§ **Your goal**
Please convert the lines of the data below into a numbered list, skipping blank lines and omitting the pictures.

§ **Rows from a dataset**
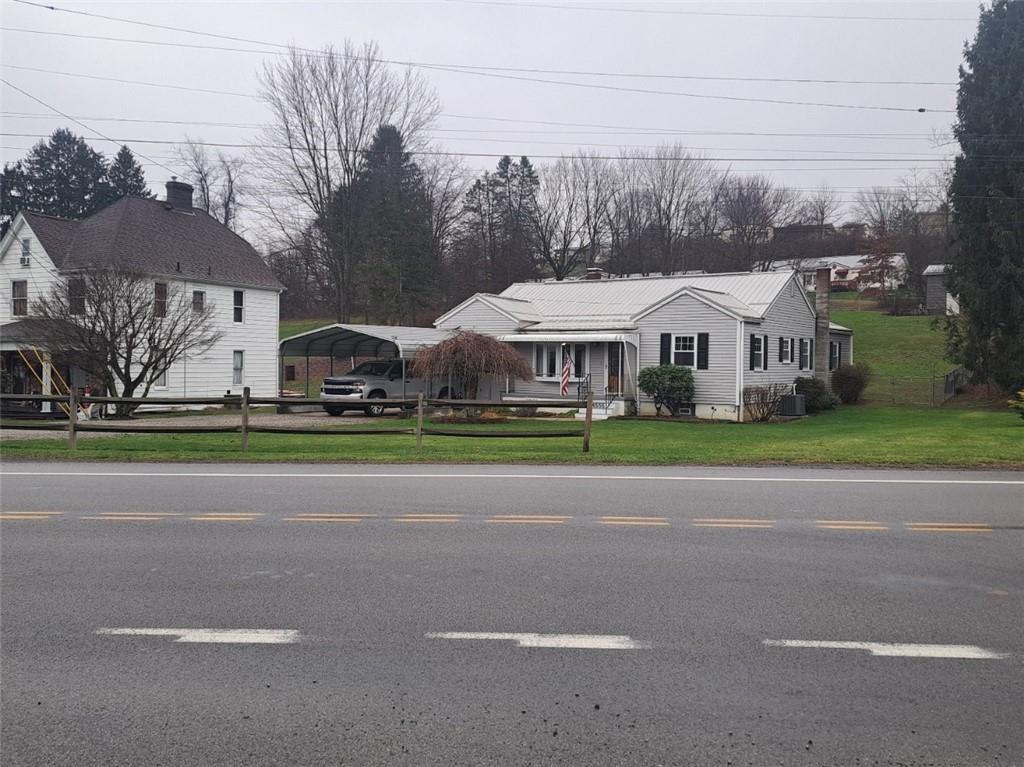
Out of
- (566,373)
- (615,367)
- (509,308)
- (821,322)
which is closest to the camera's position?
(566,373)

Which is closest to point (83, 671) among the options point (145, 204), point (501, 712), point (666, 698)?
point (501, 712)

§ **Correct response**
1. Out of
2. - (566,373)
3. - (615,367)
4. - (509,308)
5. - (821,322)
6. which is closest to the camera's position?
7. (566,373)
8. Which is closest to point (83, 671) among the options point (145, 204), point (501, 712), point (666, 698)?
9. point (501, 712)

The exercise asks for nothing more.